Going into Tuesday’s Supreme Court oral argument, supporters of limits on campaign contributions were afraid, very afraid, that a majority of the court would signal that it was ready to declare them unconstitutional. Based on questions and comments from Chief Justice John G. Roberts Jr., widely viewed as the swing vote in the case, their trepidation seems at least partly justified. The issue before the court is whether it violates the 1st Amendment to limit donors to an “aggregate” limit on what they can donate to all candidates and party committees combined; the current ceiling is $123,200. Shaun McCutcheon, a Republican donor from Alabama, has challenged the aggregate limit, though not the “base” limit on what a donor can give an individual candidate ($2,600 in the current election cycle).
In its landmark 1976 decision in Buckley vs. Valeo, the court drew a distinction between limits on expenditures by candidates and independent groups, which violate the 1st Amendment, and limits on contributions to candidates and parties, which receive less constitutional protection. The theory is that contributions are less of an expressive act and are likelier to lead to corruption.

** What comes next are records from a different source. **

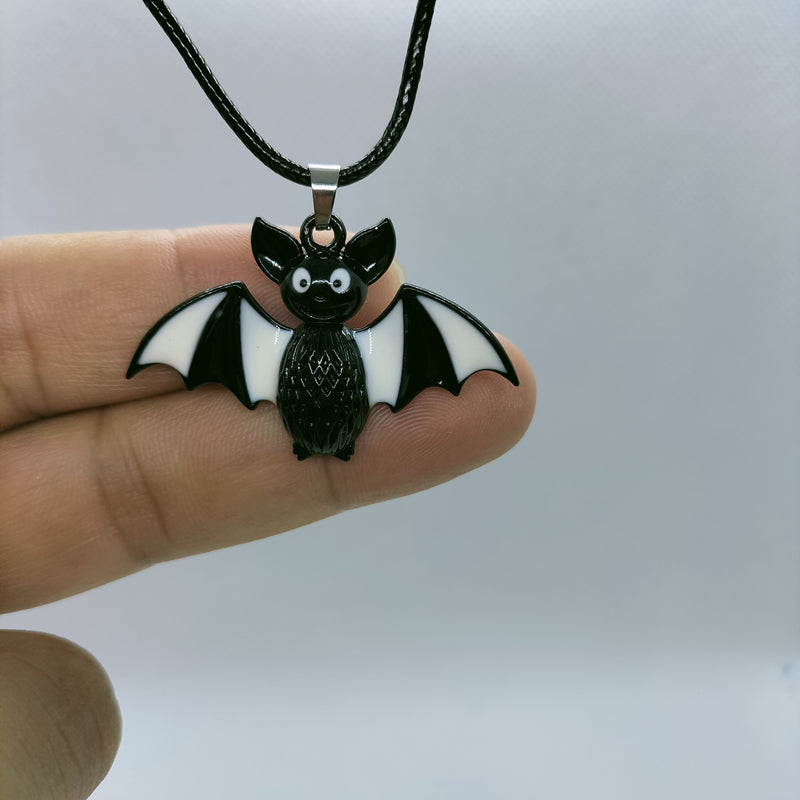 Bat Necklace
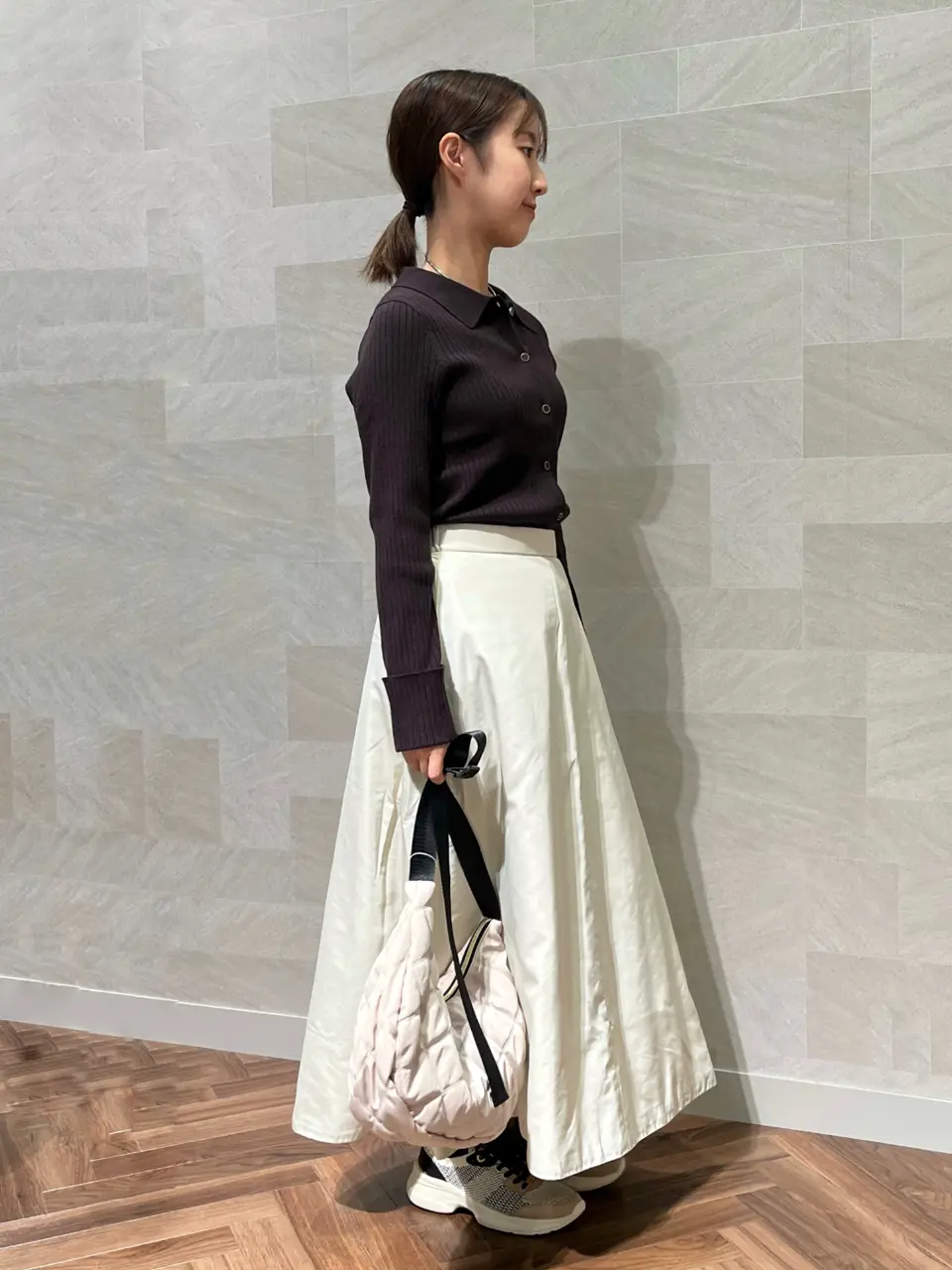 ONWARD CROSSET SELECT 松井 コーディネート画像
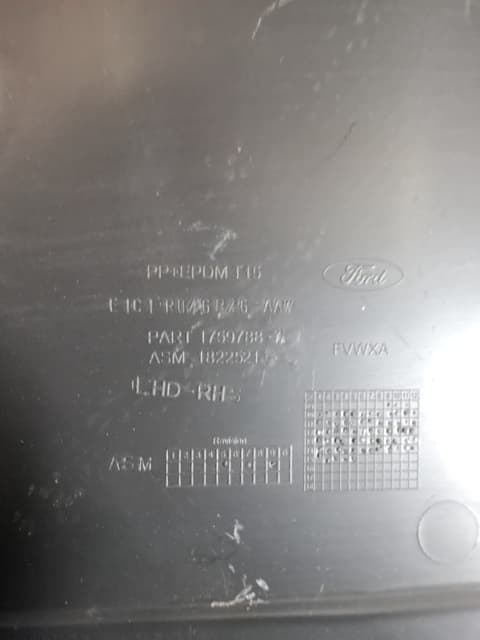 Moldura interior FORD KUGA (CBV) 2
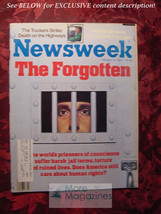 Newsweek February 14 1983 Human Rights Pirates Penzance - £5.16 GBP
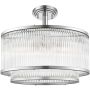 Zuma Line SERGIO C0528-05H-F4AC Deckenlampe 5x60W/E14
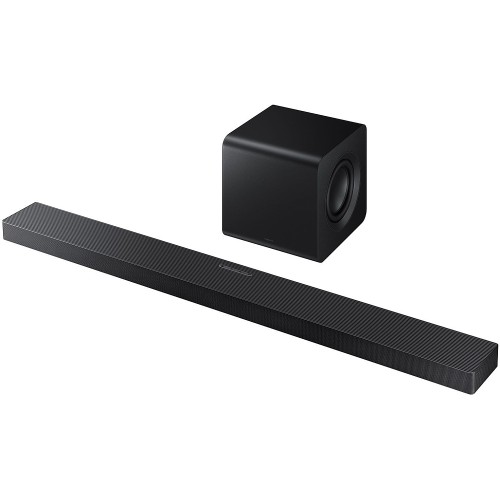 SOUNDBAR SAMSUNG QS700F BLACK 3.1.2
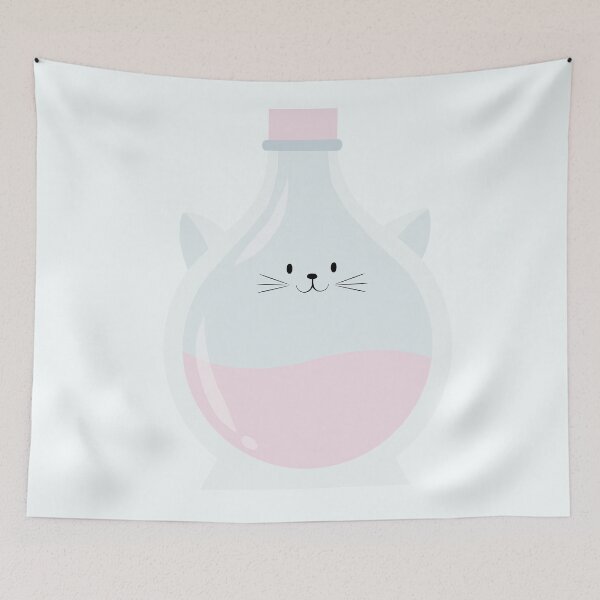 Item preview, Purr-Fume designed and sold by PepAndGrace.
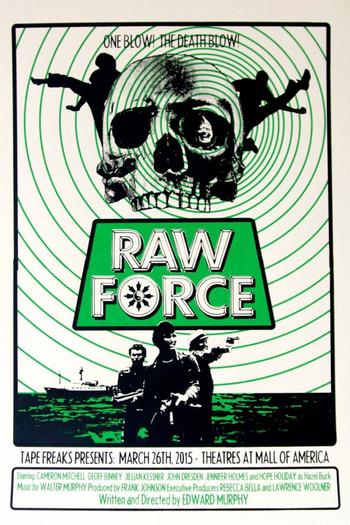  de Filme Força Cruel (1982)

This distinction has been ridiculed both by conservatives who believe contributions and expenditures should be unregulated, and by liberals who think both can be subject to limits to constrain the influence of big money. Justice Elena Kagan channeled the latter group at Tuesday’s argument when she told Solicitor General Donald Verrilli: “I suppose that if this court is having second thoughts about its rulings that independent expenditures are not corrupting, we could change that part of the law.”